I wasn't really too fussed about seeing Battle: Los Angeles, I had heard about it but not actually seen any trailers. I thought the film was shot from a hand cam for the duration and it was only when watching that I realised it is actually much more traditionally shot.
The film is about an alien invasion, alien ships have landed next to cities all around the globe and as the title suggests this film takes place in LA. The city is slowly being over-run by robotic aliens, a squad of marines (including Aaron Eckhart as Sgt. Michael Nantz) are dispatched to locate civilians hiding out in an abandoned police station behind enemy lines, they have three hours to rescue the civilians before the army orders a massive bombardment on the area designed to wipe out all enemy forces. Things don't go according to plan, the aliens are far better equipped than intelligence suggested and it turns into a battle to not only get back to safety but also to find a way to stop the alien attackers.

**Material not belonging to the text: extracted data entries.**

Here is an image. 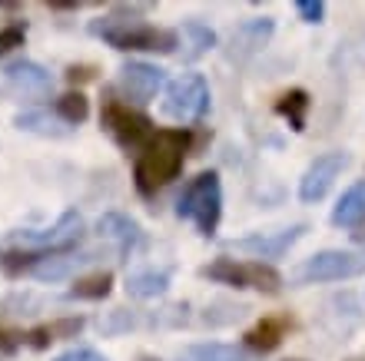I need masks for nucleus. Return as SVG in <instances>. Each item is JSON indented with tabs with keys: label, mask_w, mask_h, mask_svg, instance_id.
<instances>
[{
	"label": "nucleus",
	"mask_w": 365,
	"mask_h": 361,
	"mask_svg": "<svg viewBox=\"0 0 365 361\" xmlns=\"http://www.w3.org/2000/svg\"><path fill=\"white\" fill-rule=\"evenodd\" d=\"M190 152V136L182 130H160L153 140L143 146L140 159L133 166L136 189L143 196H156L170 179H176L182 169V159Z\"/></svg>",
	"instance_id": "1"
},
{
	"label": "nucleus",
	"mask_w": 365,
	"mask_h": 361,
	"mask_svg": "<svg viewBox=\"0 0 365 361\" xmlns=\"http://www.w3.org/2000/svg\"><path fill=\"white\" fill-rule=\"evenodd\" d=\"M90 30L116 50H160V53H173L180 47V37L173 30L150 27V23L126 17V14H110V17L93 20Z\"/></svg>",
	"instance_id": "2"
},
{
	"label": "nucleus",
	"mask_w": 365,
	"mask_h": 361,
	"mask_svg": "<svg viewBox=\"0 0 365 361\" xmlns=\"http://www.w3.org/2000/svg\"><path fill=\"white\" fill-rule=\"evenodd\" d=\"M222 212V186L216 172H200L180 196V216L192 219L202 236H212Z\"/></svg>",
	"instance_id": "3"
},
{
	"label": "nucleus",
	"mask_w": 365,
	"mask_h": 361,
	"mask_svg": "<svg viewBox=\"0 0 365 361\" xmlns=\"http://www.w3.org/2000/svg\"><path fill=\"white\" fill-rule=\"evenodd\" d=\"M202 276L212 282H226L236 288H259L266 295H276L282 288V276L266 262H236V258H216L202 268Z\"/></svg>",
	"instance_id": "4"
},
{
	"label": "nucleus",
	"mask_w": 365,
	"mask_h": 361,
	"mask_svg": "<svg viewBox=\"0 0 365 361\" xmlns=\"http://www.w3.org/2000/svg\"><path fill=\"white\" fill-rule=\"evenodd\" d=\"M100 123L106 126V133L113 136L123 150H143V146L153 140V123H150L143 113H136V110H130L126 103H120L116 96H106L103 100Z\"/></svg>",
	"instance_id": "5"
},
{
	"label": "nucleus",
	"mask_w": 365,
	"mask_h": 361,
	"mask_svg": "<svg viewBox=\"0 0 365 361\" xmlns=\"http://www.w3.org/2000/svg\"><path fill=\"white\" fill-rule=\"evenodd\" d=\"M24 248H34L37 256H63L70 248L80 246V239H83V219L77 212H63L57 219V226L50 229H37V232H14Z\"/></svg>",
	"instance_id": "6"
},
{
	"label": "nucleus",
	"mask_w": 365,
	"mask_h": 361,
	"mask_svg": "<svg viewBox=\"0 0 365 361\" xmlns=\"http://www.w3.org/2000/svg\"><path fill=\"white\" fill-rule=\"evenodd\" d=\"M210 110V86L202 80L200 73H186L180 76L170 90H166V100H163V113L176 123H192L200 120L202 113Z\"/></svg>",
	"instance_id": "7"
},
{
	"label": "nucleus",
	"mask_w": 365,
	"mask_h": 361,
	"mask_svg": "<svg viewBox=\"0 0 365 361\" xmlns=\"http://www.w3.org/2000/svg\"><path fill=\"white\" fill-rule=\"evenodd\" d=\"M365 268V256L359 252H342V248H326L319 256L306 258L302 268L296 272L299 282H342L352 278Z\"/></svg>",
	"instance_id": "8"
},
{
	"label": "nucleus",
	"mask_w": 365,
	"mask_h": 361,
	"mask_svg": "<svg viewBox=\"0 0 365 361\" xmlns=\"http://www.w3.org/2000/svg\"><path fill=\"white\" fill-rule=\"evenodd\" d=\"M346 152H322L312 159L302 179H299V199L302 202H319L326 199V192L332 189V182L339 179V172L346 169Z\"/></svg>",
	"instance_id": "9"
},
{
	"label": "nucleus",
	"mask_w": 365,
	"mask_h": 361,
	"mask_svg": "<svg viewBox=\"0 0 365 361\" xmlns=\"http://www.w3.org/2000/svg\"><path fill=\"white\" fill-rule=\"evenodd\" d=\"M166 83V73L153 63H126L120 70V86H123V93L136 103H150Z\"/></svg>",
	"instance_id": "10"
},
{
	"label": "nucleus",
	"mask_w": 365,
	"mask_h": 361,
	"mask_svg": "<svg viewBox=\"0 0 365 361\" xmlns=\"http://www.w3.org/2000/svg\"><path fill=\"white\" fill-rule=\"evenodd\" d=\"M302 232H306V226H292V229H282V232H269V236H250L232 242V248L236 252H250L256 258H279L282 252H289L296 246Z\"/></svg>",
	"instance_id": "11"
},
{
	"label": "nucleus",
	"mask_w": 365,
	"mask_h": 361,
	"mask_svg": "<svg viewBox=\"0 0 365 361\" xmlns=\"http://www.w3.org/2000/svg\"><path fill=\"white\" fill-rule=\"evenodd\" d=\"M96 232L103 239H110V242H116V252H120V256H130L133 248L143 246L140 226H136L130 216H123V212H103L100 222H96Z\"/></svg>",
	"instance_id": "12"
},
{
	"label": "nucleus",
	"mask_w": 365,
	"mask_h": 361,
	"mask_svg": "<svg viewBox=\"0 0 365 361\" xmlns=\"http://www.w3.org/2000/svg\"><path fill=\"white\" fill-rule=\"evenodd\" d=\"M4 76H7V83H14L17 90L34 93V96H47L50 90H53V76L40 67V63H34V60H17V63H10V67L4 70Z\"/></svg>",
	"instance_id": "13"
},
{
	"label": "nucleus",
	"mask_w": 365,
	"mask_h": 361,
	"mask_svg": "<svg viewBox=\"0 0 365 361\" xmlns=\"http://www.w3.org/2000/svg\"><path fill=\"white\" fill-rule=\"evenodd\" d=\"M289 328H292V322H289L286 315H266L262 322H256L246 332V345L256 348V352H276Z\"/></svg>",
	"instance_id": "14"
},
{
	"label": "nucleus",
	"mask_w": 365,
	"mask_h": 361,
	"mask_svg": "<svg viewBox=\"0 0 365 361\" xmlns=\"http://www.w3.org/2000/svg\"><path fill=\"white\" fill-rule=\"evenodd\" d=\"M365 222V182H356L332 209V226L336 229H359Z\"/></svg>",
	"instance_id": "15"
},
{
	"label": "nucleus",
	"mask_w": 365,
	"mask_h": 361,
	"mask_svg": "<svg viewBox=\"0 0 365 361\" xmlns=\"http://www.w3.org/2000/svg\"><path fill=\"white\" fill-rule=\"evenodd\" d=\"M83 318H57V322H47V325H37L27 332V345L30 348H50V342H60V338H77V332L83 328Z\"/></svg>",
	"instance_id": "16"
},
{
	"label": "nucleus",
	"mask_w": 365,
	"mask_h": 361,
	"mask_svg": "<svg viewBox=\"0 0 365 361\" xmlns=\"http://www.w3.org/2000/svg\"><path fill=\"white\" fill-rule=\"evenodd\" d=\"M170 288V276L166 272H156V268H146V272H133L126 278V292L133 298H156Z\"/></svg>",
	"instance_id": "17"
},
{
	"label": "nucleus",
	"mask_w": 365,
	"mask_h": 361,
	"mask_svg": "<svg viewBox=\"0 0 365 361\" xmlns=\"http://www.w3.org/2000/svg\"><path fill=\"white\" fill-rule=\"evenodd\" d=\"M276 113L286 116L289 126H292L296 133H302V130H306V113H309V93L306 90H289V93H282L276 100Z\"/></svg>",
	"instance_id": "18"
},
{
	"label": "nucleus",
	"mask_w": 365,
	"mask_h": 361,
	"mask_svg": "<svg viewBox=\"0 0 365 361\" xmlns=\"http://www.w3.org/2000/svg\"><path fill=\"white\" fill-rule=\"evenodd\" d=\"M63 120H53L43 110H27V113H17V126L27 130V133H40V136H63L67 126H60Z\"/></svg>",
	"instance_id": "19"
},
{
	"label": "nucleus",
	"mask_w": 365,
	"mask_h": 361,
	"mask_svg": "<svg viewBox=\"0 0 365 361\" xmlns=\"http://www.w3.org/2000/svg\"><path fill=\"white\" fill-rule=\"evenodd\" d=\"M93 256H57V258H40L37 266H34V276L37 278H63L70 276L77 266L90 262Z\"/></svg>",
	"instance_id": "20"
},
{
	"label": "nucleus",
	"mask_w": 365,
	"mask_h": 361,
	"mask_svg": "<svg viewBox=\"0 0 365 361\" xmlns=\"http://www.w3.org/2000/svg\"><path fill=\"white\" fill-rule=\"evenodd\" d=\"M110 288H113V276L110 272H93V276H83L73 282L70 298H106Z\"/></svg>",
	"instance_id": "21"
},
{
	"label": "nucleus",
	"mask_w": 365,
	"mask_h": 361,
	"mask_svg": "<svg viewBox=\"0 0 365 361\" xmlns=\"http://www.w3.org/2000/svg\"><path fill=\"white\" fill-rule=\"evenodd\" d=\"M269 33H272V20L269 17L252 20V23H246V27L232 37V47H236V43H242V50H246V53H252L256 47H262V43L269 40Z\"/></svg>",
	"instance_id": "22"
},
{
	"label": "nucleus",
	"mask_w": 365,
	"mask_h": 361,
	"mask_svg": "<svg viewBox=\"0 0 365 361\" xmlns=\"http://www.w3.org/2000/svg\"><path fill=\"white\" fill-rule=\"evenodd\" d=\"M182 33L190 37V50H186V60H196L200 53H206V50L216 43V33H212L206 23H200V20H190V23L182 27Z\"/></svg>",
	"instance_id": "23"
},
{
	"label": "nucleus",
	"mask_w": 365,
	"mask_h": 361,
	"mask_svg": "<svg viewBox=\"0 0 365 361\" xmlns=\"http://www.w3.org/2000/svg\"><path fill=\"white\" fill-rule=\"evenodd\" d=\"M182 361H242V355L236 348H230V345L210 342V345H192Z\"/></svg>",
	"instance_id": "24"
},
{
	"label": "nucleus",
	"mask_w": 365,
	"mask_h": 361,
	"mask_svg": "<svg viewBox=\"0 0 365 361\" xmlns=\"http://www.w3.org/2000/svg\"><path fill=\"white\" fill-rule=\"evenodd\" d=\"M57 113H60V120H63V123H83V120H87V113H90V103H87V96L80 93H67V96H60L57 100Z\"/></svg>",
	"instance_id": "25"
},
{
	"label": "nucleus",
	"mask_w": 365,
	"mask_h": 361,
	"mask_svg": "<svg viewBox=\"0 0 365 361\" xmlns=\"http://www.w3.org/2000/svg\"><path fill=\"white\" fill-rule=\"evenodd\" d=\"M43 256H37V252H7V256L0 258V268L7 272V276H20V272H27V268H34Z\"/></svg>",
	"instance_id": "26"
},
{
	"label": "nucleus",
	"mask_w": 365,
	"mask_h": 361,
	"mask_svg": "<svg viewBox=\"0 0 365 361\" xmlns=\"http://www.w3.org/2000/svg\"><path fill=\"white\" fill-rule=\"evenodd\" d=\"M24 37H27L24 23H10V27L0 30V57H7L14 47H24Z\"/></svg>",
	"instance_id": "27"
},
{
	"label": "nucleus",
	"mask_w": 365,
	"mask_h": 361,
	"mask_svg": "<svg viewBox=\"0 0 365 361\" xmlns=\"http://www.w3.org/2000/svg\"><path fill=\"white\" fill-rule=\"evenodd\" d=\"M296 10H299V17L306 20V23H319L322 14H326V4H322V0H299Z\"/></svg>",
	"instance_id": "28"
},
{
	"label": "nucleus",
	"mask_w": 365,
	"mask_h": 361,
	"mask_svg": "<svg viewBox=\"0 0 365 361\" xmlns=\"http://www.w3.org/2000/svg\"><path fill=\"white\" fill-rule=\"evenodd\" d=\"M20 342H27V335H20V332H14V328H4V325H0V352H14Z\"/></svg>",
	"instance_id": "29"
},
{
	"label": "nucleus",
	"mask_w": 365,
	"mask_h": 361,
	"mask_svg": "<svg viewBox=\"0 0 365 361\" xmlns=\"http://www.w3.org/2000/svg\"><path fill=\"white\" fill-rule=\"evenodd\" d=\"M57 361H106V358L103 355H96V352H90V348H73V352L60 355Z\"/></svg>",
	"instance_id": "30"
},
{
	"label": "nucleus",
	"mask_w": 365,
	"mask_h": 361,
	"mask_svg": "<svg viewBox=\"0 0 365 361\" xmlns=\"http://www.w3.org/2000/svg\"><path fill=\"white\" fill-rule=\"evenodd\" d=\"M93 76H96V67H87V63H83V67H70L67 70L70 83H87V80H93Z\"/></svg>",
	"instance_id": "31"
},
{
	"label": "nucleus",
	"mask_w": 365,
	"mask_h": 361,
	"mask_svg": "<svg viewBox=\"0 0 365 361\" xmlns=\"http://www.w3.org/2000/svg\"><path fill=\"white\" fill-rule=\"evenodd\" d=\"M289 361H306V358H289Z\"/></svg>",
	"instance_id": "32"
},
{
	"label": "nucleus",
	"mask_w": 365,
	"mask_h": 361,
	"mask_svg": "<svg viewBox=\"0 0 365 361\" xmlns=\"http://www.w3.org/2000/svg\"><path fill=\"white\" fill-rule=\"evenodd\" d=\"M352 361H362V358H352Z\"/></svg>",
	"instance_id": "33"
}]
</instances>
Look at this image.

The film looks amazing, the special effects are to a very high quality and the surround sound of the cinema really made it seem like bullets where whizzing by. Explosions, gunfire, and the technology of the alien invaders all looks really authentic and does not look fake or out of place. The film seemed to me like a cross between the videogames Call of Duty: Modern Warfare and Halo, mostly helped by the way the film at many times did feel very game like with marines gun sight perspectives used a lot, as well as 'boss' moments such as when the marines come under attack by an alien version of a tank.
The film tells the story of a small squad of likable but generic marines, it seems purposely that a lot of high action points occur away from these marines who have been given a minor task to carry out that bears no importance to the war effort. The acting is of a consistently high standard but everything is very predictable; such as the marine who sacrifices himself to save his friends, the guy who ends up conveniently discovering the alien's weakness (and from that point onwards having no trouble killing them), and blasted Michelle Rodriquez who seems to play exactly the same character in every film I have ever seen her in. There is lots of American bravado and corny one liners, and even a few "Hoo-Rahs" but it isn't hammered in as much as in some films (such as the cringe worthy Americanism of Independence Day). It just focuses on this one area of the world rather than make it the saviour of everything.
Where Battle: Los Angeles succeeds is the way in which it takes a tired story and makes it feel fresh and new, you have seen everything before, there are no new ideas, but it is all executed so wonderfully and even the many, many stereotypes for this genre of film don't get in the way of a real solid action fest from start to finish. While not totally able to tug on your heart strings at least knows where they are.